WHAT IS NEEDED
Turn the records, from the line with "How much space" through the last line, into a JSON list of strings with one string per line. Leave out blank lines.

WORKING DATA
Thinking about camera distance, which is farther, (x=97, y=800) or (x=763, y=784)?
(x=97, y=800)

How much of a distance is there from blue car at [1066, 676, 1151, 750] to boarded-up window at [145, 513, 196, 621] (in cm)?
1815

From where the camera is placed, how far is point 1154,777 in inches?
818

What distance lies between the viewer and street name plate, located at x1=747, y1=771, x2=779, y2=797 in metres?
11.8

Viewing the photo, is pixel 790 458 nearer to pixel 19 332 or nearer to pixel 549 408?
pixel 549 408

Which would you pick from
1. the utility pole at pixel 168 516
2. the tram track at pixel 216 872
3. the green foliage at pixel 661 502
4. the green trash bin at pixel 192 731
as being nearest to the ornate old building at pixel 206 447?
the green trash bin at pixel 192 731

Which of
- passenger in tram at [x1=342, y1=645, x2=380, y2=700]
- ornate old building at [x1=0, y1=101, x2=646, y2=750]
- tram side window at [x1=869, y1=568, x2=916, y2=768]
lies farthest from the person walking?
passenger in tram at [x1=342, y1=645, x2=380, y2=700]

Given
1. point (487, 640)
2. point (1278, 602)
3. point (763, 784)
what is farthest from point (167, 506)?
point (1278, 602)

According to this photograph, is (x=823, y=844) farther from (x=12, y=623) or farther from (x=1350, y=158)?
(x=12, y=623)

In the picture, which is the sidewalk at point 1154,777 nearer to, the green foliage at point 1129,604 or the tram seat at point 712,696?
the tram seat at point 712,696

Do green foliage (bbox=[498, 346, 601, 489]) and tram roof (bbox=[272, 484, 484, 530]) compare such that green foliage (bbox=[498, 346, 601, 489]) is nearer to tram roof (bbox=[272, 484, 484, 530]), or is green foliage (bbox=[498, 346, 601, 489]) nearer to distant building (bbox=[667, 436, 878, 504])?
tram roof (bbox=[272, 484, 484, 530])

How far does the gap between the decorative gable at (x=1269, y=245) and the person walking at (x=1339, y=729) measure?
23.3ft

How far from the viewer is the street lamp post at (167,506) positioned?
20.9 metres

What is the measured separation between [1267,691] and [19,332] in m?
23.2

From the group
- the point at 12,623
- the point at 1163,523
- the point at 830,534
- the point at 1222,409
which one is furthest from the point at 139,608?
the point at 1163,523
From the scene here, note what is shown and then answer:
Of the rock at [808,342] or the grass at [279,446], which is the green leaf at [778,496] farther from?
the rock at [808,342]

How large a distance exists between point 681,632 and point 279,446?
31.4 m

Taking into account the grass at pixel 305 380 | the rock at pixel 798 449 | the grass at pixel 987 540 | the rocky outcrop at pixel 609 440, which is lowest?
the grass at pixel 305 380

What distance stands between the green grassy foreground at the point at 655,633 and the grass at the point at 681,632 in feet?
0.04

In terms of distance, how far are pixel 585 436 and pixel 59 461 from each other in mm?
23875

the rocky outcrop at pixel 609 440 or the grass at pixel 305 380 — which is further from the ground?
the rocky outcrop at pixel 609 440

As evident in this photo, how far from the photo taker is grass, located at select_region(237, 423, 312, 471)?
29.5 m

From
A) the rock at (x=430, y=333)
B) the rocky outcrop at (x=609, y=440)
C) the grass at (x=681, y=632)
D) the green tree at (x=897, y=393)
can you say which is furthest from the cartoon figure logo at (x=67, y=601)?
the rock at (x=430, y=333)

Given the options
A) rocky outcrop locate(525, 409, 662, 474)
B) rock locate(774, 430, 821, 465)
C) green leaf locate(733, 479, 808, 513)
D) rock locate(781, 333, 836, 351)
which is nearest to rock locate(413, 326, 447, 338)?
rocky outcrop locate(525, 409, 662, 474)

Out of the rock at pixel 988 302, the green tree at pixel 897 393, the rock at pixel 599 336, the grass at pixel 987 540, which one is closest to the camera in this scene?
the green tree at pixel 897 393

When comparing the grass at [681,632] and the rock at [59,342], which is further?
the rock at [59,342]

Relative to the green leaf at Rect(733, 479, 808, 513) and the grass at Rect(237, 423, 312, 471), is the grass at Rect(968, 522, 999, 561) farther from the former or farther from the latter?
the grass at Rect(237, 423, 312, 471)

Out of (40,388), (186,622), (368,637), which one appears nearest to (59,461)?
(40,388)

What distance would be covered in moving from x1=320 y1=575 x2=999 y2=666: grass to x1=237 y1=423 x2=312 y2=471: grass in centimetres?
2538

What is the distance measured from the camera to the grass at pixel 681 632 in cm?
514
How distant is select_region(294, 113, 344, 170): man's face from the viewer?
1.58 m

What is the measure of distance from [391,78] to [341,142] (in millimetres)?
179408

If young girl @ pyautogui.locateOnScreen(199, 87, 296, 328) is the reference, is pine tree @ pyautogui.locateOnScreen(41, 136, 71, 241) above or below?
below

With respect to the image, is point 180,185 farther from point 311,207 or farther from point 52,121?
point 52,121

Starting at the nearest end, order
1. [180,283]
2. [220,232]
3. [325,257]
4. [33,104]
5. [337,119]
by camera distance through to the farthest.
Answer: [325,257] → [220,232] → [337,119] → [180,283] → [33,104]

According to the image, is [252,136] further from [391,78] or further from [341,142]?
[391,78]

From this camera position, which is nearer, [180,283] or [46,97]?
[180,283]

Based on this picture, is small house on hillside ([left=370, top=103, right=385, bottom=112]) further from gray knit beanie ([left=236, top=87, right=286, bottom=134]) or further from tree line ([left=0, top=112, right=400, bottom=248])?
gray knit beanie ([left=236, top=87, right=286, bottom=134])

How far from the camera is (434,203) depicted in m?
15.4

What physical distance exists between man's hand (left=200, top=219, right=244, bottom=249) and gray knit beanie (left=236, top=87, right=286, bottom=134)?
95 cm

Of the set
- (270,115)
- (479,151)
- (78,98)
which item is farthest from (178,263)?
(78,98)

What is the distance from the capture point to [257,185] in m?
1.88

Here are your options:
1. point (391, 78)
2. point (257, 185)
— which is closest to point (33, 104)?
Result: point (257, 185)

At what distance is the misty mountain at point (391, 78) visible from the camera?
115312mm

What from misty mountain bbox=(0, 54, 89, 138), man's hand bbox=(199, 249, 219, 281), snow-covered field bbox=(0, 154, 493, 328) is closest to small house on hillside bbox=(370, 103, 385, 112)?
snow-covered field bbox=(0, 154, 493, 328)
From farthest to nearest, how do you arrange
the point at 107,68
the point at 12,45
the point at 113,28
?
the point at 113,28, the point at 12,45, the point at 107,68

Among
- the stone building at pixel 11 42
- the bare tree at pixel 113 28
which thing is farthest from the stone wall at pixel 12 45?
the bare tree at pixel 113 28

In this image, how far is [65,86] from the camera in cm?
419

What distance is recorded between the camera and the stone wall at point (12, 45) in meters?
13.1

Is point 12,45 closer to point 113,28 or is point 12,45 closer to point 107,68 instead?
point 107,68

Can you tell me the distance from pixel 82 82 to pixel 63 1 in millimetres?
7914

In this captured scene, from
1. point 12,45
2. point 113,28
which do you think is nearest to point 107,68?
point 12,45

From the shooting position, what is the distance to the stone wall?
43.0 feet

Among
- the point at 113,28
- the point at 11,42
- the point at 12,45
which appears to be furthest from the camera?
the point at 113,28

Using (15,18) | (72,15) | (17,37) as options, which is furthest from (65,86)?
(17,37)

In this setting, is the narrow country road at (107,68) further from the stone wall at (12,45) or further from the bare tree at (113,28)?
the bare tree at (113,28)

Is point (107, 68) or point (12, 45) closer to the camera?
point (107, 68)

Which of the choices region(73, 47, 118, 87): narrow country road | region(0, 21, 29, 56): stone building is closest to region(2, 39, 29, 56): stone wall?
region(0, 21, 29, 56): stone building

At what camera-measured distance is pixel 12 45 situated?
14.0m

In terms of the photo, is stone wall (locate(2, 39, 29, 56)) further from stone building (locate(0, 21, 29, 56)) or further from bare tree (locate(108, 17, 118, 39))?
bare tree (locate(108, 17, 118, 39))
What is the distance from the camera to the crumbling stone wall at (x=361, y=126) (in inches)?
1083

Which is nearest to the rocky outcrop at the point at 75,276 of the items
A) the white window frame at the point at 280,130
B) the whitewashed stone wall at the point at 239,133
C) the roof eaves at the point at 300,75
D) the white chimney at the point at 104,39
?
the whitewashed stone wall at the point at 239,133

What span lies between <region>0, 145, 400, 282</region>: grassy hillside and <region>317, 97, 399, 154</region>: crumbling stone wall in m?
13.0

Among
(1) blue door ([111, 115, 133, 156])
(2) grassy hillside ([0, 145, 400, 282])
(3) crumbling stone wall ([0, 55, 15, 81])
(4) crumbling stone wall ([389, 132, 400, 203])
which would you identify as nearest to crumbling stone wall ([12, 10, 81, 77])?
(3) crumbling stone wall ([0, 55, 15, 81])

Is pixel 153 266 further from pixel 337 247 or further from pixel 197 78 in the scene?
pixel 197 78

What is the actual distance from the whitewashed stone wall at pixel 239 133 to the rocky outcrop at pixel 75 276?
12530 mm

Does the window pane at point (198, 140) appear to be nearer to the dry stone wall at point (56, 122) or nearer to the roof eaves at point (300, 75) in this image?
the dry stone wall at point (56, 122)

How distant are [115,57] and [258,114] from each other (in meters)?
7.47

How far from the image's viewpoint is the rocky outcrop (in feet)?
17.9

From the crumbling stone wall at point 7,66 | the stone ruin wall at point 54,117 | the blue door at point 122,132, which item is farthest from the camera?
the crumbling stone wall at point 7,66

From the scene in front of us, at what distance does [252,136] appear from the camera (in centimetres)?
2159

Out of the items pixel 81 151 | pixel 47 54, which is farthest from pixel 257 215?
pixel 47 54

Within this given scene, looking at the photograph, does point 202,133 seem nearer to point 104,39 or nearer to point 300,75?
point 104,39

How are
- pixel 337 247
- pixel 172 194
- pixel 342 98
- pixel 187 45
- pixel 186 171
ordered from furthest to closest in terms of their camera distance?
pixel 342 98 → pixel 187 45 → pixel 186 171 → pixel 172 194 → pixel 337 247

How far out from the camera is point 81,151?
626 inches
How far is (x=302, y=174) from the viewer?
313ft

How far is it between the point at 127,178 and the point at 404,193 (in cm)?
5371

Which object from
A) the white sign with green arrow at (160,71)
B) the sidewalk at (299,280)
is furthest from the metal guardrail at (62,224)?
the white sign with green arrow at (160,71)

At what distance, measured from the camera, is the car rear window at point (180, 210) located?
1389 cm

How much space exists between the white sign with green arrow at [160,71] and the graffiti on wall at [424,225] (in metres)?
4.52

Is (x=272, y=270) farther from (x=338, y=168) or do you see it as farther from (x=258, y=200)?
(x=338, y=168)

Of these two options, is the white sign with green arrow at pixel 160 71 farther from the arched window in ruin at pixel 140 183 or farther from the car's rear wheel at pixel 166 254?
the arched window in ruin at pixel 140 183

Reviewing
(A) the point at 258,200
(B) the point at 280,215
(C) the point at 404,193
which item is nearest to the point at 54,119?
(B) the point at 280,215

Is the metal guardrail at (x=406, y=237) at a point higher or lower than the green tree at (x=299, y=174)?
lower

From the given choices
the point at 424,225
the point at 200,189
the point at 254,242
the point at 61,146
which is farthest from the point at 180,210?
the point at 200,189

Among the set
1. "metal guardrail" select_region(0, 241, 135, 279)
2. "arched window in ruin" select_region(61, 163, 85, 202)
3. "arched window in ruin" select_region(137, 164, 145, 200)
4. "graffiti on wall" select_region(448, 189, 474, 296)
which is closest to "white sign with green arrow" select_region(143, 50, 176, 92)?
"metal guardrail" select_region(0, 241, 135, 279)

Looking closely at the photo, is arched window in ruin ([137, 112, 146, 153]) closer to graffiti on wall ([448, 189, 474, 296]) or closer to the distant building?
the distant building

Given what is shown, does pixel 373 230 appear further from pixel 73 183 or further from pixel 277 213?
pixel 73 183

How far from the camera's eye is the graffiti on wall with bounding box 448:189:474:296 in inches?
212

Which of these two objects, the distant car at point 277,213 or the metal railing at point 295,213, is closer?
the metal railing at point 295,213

SOLUTION FOR THIS PROBLEM
[
  "How much space exists between the white sign with green arrow at [160,71] and the graffiti on wall at [424,225] (in metres)?",
  "4.52",
  "Is (x=272, y=270) farther from (x=338, y=168) or do you see it as farther from (x=258, y=200)?",
  "(x=338, y=168)",
  "Of these two options, is the white sign with green arrow at pixel 160 71 farther from the arched window in ruin at pixel 140 183 or farther from the car's rear wheel at pixel 166 254?",
  "the arched window in ruin at pixel 140 183",
  "Reviewing",
  "(A) the point at 258,200",
  "(B) the point at 280,215",
  "(C) the point at 404,193",
  "which item is nearest to the point at 54,119?",
  "(B) the point at 280,215",
  "Is the metal guardrail at (x=406, y=237) at a point higher or lower than the green tree at (x=299, y=174)?",
  "lower",
  "From the given choices",
  "the point at 424,225",
  "the point at 200,189",
  "the point at 254,242",
  "the point at 61,146",
  "which is farthest from the point at 180,210?",
  "the point at 200,189",
  "Among the set",
  "1. \"metal guardrail\" select_region(0, 241, 135, 279)",
  "2. \"arched window in ruin\" select_region(61, 163, 85, 202)",
  "3. \"arched window in ruin\" select_region(137, 164, 145, 200)",
  "4. \"graffiti on wall\" select_region(448, 189, 474, 296)",
  "which is closest to \"white sign with green arrow\" select_region(143, 50, 176, 92)?",
  "\"metal guardrail\" select_region(0, 241, 135, 279)",
  "Looking closely at the photo, is arched window in ruin ([137, 112, 146, 153]) closer to graffiti on wall ([448, 189, 474, 296]) or closer to the distant building?",
  "the distant building",
  "Given what is shown, does pixel 373 230 appear further from pixel 73 183 or further from pixel 277 213?",
  "pixel 73 183",
  "How far from the camera's eye is the graffiti on wall with bounding box 448:189:474:296 in inches?",
  "212",
  "Which of these two objects, the distant car at point 277,213 or the metal railing at point 295,213, is closer?",
  "the metal railing at point 295,213"
]